━━━━━ Selected extract ━━━━━
# First Thread!



## Primitive Screwhead

Sorry.. just had to 



But I am looking forward to this new product, so I better as a decent question....

Are you going to incorperate Gygax's population breakout for the criminal organzation per his book "The Canting Crew"

It is a pretty good breakdown and builds a solid base for Guilds and other activities.


----------



## RangerWickett

*lights up a cigarette* 

*sits quietly*

*acts enigmatically*

*reads the Wikipedia article on LOST*


----------



## UnknownAtThisTime

When will the 8th adventure module be released?

I kid, I kid.


----------



## Morrus

What new forum?  There is no new forum.  It's all in your mind!


----------



## jonesy

If it's all in our minds then my mind won't mind if I wait here and mind my business. 

Sort of appropriate that there's a thread about guns in fantasy going on in general.


----------



## Morrus

jonesy said:


> Sort of appropriate that there's a thread about guns in fantasy going on in general.




Funny, that.


----------



## Ragnar_Deerslayer

Will ZEITGEIST be for 3.5, or will it be 4e only?  The description I read on RPGfreelancer seemed to imply 4e, with the references to Shadowfell and such, but I'm holding out hope for a 3.5 edition.

(I'm currently running WotBS in 3.5/Trailblazer and loving it! - as are my players!)

Ragnar


----------



## Primitive Screwhead

Morrus said:


> What new forum?  There is no new forum.  It's all in your mind!




But if this forum is a figment of my imagination, and the world is a figment of my uncles imagination..... what are the wings of the bread-and-butterfly made of.. wheat? multi-grain? Gongonzela-Chedder Italian?


----------



## RangerWickett

Cheddar? Perhaps that suits the rabble in their warrens, but I thought we were men of culture.

Truly, few things compare to watching a Crisillyiran opera while partaking of some leaf of Nicodemus, Cheragian wine, and bormago cheese. The best things in life are finely aged.


----------



## mach1.9pants

Zeitgeist (German pronunciation: [ˈtsaɪtɡaɪst]) is "the spirit of the times" or "the spirit of the age." [1] Zeitgeist is the general cultural, intellectual, ethical, spiritual, and/or political climate within a nation or even specific groups, along with the general ambience, morals, sociocultural direction, and mood associated with an era.

Well that helps, I don't even understand the definition!


----------



## Primitive Screwhead

Hm.. well, combine that definition along with the title art and sub-title "Gears of Revolution".. and I get a very distinct industrial revolution/steam-punk vibe...


----------



## Jan van Leyden

RangerWickett said:


> *reads the Wikipedia article on LOST*




*applauds on excellent choice for inspiration*


----------



## JeffB

OK so what is this stuff and why is there a  paragraph of this material in a big brown font taking up space on every page?


----------



## Morrus

Looks more orange than brown to me.


----------



## I'm A Banana

> Truly, few things compare to watching a Crisillyiran opera while partaking of some leaf of Nicodemus, Cheragian wine, and bormago cheese. The best things in life are finely aged.
━━━━━
* [Task 1] Count how many lines of the records contain the string "dark", treating case as significant, and give only that number.
The records are unrelated to the forum thread above.
━━━━━ Given data ━━━━━
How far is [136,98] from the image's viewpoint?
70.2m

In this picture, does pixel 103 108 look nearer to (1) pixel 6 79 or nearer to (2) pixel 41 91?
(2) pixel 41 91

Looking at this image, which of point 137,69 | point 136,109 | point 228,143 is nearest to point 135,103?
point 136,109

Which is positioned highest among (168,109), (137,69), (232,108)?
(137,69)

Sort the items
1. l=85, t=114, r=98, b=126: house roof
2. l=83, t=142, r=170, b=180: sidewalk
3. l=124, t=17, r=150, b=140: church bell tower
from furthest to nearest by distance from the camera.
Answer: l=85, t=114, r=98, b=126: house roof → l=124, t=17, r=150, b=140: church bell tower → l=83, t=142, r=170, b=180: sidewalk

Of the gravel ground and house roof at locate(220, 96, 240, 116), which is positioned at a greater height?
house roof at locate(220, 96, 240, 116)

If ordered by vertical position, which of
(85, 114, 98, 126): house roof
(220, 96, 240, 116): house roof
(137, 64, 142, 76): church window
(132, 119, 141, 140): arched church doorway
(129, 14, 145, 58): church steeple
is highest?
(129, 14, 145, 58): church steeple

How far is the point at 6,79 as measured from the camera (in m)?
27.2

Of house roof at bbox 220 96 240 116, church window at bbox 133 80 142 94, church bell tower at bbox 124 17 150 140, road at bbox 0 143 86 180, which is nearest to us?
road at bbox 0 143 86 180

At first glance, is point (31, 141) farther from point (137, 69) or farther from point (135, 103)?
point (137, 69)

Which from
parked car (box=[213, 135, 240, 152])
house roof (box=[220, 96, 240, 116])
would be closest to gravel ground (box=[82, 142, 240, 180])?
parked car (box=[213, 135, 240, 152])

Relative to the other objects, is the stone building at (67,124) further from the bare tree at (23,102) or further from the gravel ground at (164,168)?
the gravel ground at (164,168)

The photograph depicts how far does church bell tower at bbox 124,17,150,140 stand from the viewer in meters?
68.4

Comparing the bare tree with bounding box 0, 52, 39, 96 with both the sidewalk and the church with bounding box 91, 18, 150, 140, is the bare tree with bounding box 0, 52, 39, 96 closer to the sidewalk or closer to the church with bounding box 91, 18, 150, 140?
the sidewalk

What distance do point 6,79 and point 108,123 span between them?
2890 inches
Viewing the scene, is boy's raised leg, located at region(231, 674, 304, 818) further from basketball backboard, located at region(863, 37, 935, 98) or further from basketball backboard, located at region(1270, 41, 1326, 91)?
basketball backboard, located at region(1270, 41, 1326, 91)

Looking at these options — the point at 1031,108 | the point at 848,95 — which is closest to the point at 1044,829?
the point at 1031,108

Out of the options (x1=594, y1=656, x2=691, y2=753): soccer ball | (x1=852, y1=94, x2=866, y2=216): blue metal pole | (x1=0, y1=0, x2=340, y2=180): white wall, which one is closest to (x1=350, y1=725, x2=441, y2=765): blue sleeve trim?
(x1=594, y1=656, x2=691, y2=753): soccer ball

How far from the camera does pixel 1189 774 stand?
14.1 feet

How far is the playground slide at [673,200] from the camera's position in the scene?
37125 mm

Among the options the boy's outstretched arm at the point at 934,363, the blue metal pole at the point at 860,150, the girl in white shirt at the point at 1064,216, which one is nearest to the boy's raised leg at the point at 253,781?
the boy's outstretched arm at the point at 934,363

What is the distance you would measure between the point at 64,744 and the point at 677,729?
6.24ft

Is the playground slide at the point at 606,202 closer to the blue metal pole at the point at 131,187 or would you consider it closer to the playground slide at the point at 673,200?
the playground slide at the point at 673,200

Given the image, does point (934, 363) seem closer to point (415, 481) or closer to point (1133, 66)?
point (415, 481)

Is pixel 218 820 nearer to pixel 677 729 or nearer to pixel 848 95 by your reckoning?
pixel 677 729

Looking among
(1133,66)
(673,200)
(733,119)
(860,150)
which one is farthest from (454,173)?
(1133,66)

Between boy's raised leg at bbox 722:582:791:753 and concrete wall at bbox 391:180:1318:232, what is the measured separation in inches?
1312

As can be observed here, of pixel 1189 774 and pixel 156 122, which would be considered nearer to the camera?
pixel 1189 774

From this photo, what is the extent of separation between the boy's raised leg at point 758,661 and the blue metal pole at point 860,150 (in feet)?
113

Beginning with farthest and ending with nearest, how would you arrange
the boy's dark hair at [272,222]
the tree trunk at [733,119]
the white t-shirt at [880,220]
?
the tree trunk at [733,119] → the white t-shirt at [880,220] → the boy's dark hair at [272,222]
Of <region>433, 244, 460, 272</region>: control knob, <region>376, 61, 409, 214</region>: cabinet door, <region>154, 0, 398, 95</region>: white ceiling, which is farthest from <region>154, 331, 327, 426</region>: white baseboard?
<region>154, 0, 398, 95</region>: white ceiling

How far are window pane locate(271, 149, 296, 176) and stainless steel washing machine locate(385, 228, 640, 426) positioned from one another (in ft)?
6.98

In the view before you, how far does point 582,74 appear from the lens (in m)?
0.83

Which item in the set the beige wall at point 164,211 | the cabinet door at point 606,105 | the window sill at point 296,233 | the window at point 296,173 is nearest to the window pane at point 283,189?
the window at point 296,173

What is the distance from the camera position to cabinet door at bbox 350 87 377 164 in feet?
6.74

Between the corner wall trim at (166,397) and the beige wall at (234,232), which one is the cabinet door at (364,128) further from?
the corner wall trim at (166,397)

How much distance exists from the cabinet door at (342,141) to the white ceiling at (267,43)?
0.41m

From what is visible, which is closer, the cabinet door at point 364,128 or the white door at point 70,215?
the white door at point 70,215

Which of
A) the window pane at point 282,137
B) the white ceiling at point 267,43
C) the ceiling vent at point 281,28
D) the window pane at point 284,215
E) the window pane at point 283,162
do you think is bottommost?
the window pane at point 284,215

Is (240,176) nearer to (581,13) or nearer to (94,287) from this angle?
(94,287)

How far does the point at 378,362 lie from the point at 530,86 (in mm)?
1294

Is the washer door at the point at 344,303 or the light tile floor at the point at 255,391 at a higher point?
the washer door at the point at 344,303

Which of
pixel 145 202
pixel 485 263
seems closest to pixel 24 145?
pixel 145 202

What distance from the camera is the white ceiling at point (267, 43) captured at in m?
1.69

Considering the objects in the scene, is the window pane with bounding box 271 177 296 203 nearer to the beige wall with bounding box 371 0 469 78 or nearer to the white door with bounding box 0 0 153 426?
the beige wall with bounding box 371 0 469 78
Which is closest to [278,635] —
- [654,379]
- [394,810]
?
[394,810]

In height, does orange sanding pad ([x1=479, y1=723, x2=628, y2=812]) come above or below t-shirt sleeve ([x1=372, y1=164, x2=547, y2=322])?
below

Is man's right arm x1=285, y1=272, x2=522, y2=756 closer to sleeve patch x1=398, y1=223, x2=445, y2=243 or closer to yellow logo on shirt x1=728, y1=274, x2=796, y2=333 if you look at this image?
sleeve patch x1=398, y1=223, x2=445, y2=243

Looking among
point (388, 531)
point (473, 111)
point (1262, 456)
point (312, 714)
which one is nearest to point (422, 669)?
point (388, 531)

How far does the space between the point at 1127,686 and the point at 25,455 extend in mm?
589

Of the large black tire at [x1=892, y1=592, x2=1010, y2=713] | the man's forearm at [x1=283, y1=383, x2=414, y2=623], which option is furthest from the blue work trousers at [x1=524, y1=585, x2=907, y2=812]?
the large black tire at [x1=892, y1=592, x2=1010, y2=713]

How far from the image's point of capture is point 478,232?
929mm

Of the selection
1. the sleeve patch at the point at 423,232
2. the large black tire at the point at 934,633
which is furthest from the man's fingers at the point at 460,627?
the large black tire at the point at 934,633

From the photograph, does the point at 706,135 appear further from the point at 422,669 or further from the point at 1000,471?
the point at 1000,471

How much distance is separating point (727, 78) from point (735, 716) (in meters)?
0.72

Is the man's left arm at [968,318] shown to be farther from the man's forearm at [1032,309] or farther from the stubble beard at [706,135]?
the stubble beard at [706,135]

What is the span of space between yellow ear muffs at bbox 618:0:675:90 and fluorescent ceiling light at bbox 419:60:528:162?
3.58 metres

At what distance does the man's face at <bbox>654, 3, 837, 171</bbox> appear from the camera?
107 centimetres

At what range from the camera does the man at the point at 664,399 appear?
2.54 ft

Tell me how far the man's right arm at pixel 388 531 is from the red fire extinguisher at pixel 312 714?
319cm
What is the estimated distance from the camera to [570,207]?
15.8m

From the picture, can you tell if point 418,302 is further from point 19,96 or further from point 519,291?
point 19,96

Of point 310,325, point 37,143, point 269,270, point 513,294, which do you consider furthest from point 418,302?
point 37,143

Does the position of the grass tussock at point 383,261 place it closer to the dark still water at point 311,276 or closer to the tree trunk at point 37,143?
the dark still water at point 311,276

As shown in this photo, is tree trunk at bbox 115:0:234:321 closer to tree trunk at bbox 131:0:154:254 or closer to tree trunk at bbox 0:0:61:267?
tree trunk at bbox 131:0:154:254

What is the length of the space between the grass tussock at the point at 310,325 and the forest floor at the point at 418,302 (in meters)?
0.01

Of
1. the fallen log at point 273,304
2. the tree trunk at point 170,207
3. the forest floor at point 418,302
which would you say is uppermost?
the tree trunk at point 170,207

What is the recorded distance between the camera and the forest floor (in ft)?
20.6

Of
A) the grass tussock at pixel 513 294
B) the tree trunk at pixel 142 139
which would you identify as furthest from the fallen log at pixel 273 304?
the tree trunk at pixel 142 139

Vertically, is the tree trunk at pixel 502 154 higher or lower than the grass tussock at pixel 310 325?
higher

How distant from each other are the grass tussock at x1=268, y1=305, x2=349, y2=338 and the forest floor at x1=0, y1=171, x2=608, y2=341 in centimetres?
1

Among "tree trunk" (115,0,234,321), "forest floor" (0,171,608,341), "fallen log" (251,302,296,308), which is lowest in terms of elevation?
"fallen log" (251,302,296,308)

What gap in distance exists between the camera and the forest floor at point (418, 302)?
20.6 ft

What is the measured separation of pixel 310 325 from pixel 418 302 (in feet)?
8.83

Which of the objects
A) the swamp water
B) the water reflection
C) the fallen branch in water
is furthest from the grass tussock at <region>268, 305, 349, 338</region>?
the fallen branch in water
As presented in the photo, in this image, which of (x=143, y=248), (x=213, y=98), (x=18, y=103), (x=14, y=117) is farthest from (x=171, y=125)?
━━━━━
* [Task 2] Write what comes next in the forum thread about the new ZEITGEIST forum, picking up after its final line.

* [Output 1] 4

* [Output 2]
Finely aged? Pheh. The older things get the more they smell like feet and stagnant swamp water. Give me the new and the vibrant, the daring and the true any day. Give me the smell of powder and brimstone, the newest art and philosophy in Ber, and gleaming steel fresh from the forge. You can keep your nostalgic tragedies. I'll _Carpe Deim_. It might be risky, old man, but like the bards say: _"The only way to live is to risk death."_.


----------



## LightPhoenix

I'm confused, where am I?  Why am I a figment of Primitive Screwhead's imagination, and how am I manifesting here?  Hold me.


----------



## marketingman

If this was a true figment there would be rum.


----------



## Marius Delphus

Why is the rum *always* gone?


----------



## Dragonhelm

Morrus said:


> Looks more orange than brown to me.




Looks like hexadecimal color #CC6600 to me, which is described as a red-orange color, or "heatland."  But what do I know?


----------



## renau1g

1st post here of 2011! Boo-yah!

Wait...am I really here?


----------



## Scott DeWar

renau1g said:


> 1st post here of 2011! Boo-yah!
> 
> Wait...am I really here?




of course not. i am not sure where you are, but you should bed looking in your privet messages! and answering me back! roflmaogarb


----------



## Primitive Screwhead

LightPhoenix said:


> I'm confused, where am I?  Why am I a figment of Primitive Screwhead's imagination, and how am I manifesting here?  Hold me.




Techinically since I am a figment of my uncle's imagination, I really have no idea why you are here... except maybe you are like Schroedinger's Cat... and you are here, or not, depending on a quantum variable that has yet to resolve.

BTW [MENTION=1]Morrus[/MENTION], do we get additional xp for posting the following in our sig?


----------



## Scott DeWar

Primitive Screwhead said:


> Techinically since I am a figment of my uncle's imagination, I really have no idea why you are here... except maybe you are like Schroedinger's Cat... and you are here, or not, depending on a quantum variable that has yet to resolve.
> 
> BTW [MENTION=1]Morrus[/MENTION], do we get additional xp for posting the following in our sig?



 simple Colan z colan, eh?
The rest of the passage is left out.